"Most people don't think of someone like me having a heart condition."
Kristen Miller is one of 200,000 Americans with Marfan Syndrome.
"It's a connective tissue disorder that affects multiple parts of your body. It affects my heart heart and vessels, it affects my eyes it's why I'm so tall and thin. I'm actually 6'2."
Common characteristics of Marfan's. Kristen learned she had it as a child.
"They actually diagnosed both me and my mom at the same time."
It prevented Kristen from competing in sports but otherwise her life was normal. Until ten years ago: The disease claimed Kristen's mother at age 43, causing her aorta to enlarge and then tear.
"From then on I knew that literally it could be any second that something could happen to me."
When Kristen married Jason she started worrying more about her own heart.
She decided to take control and had aortic replacement surgery. But complications nearly killed her.
"I just remember being wheeled into the or and thinking to myself I'm not gonna let this happen. I'm gonna be ok. I'm not gonna let myself die this way."
She spent 62 days in the hospital fighting pneumonia, mrsa, heart failure.
Even had a tracheotomy.
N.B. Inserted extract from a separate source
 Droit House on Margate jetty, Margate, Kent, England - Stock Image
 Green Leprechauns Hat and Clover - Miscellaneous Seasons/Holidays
But she doesn't regret the surgery.
"Now I feel like I can go somewhere and not worry about how far the hospital is away from me."
And now she and Jason can plan a family. But because she can pass the gene onto a child, they've decided to adopt.
"I cannot wait to be a mom. My mom was my best friend. And I want to be the best friend to our little boy or girl."
There is no cure for Marfan Syndrome, but an early diagnosis and proper treatment can allow people to live a normal life span.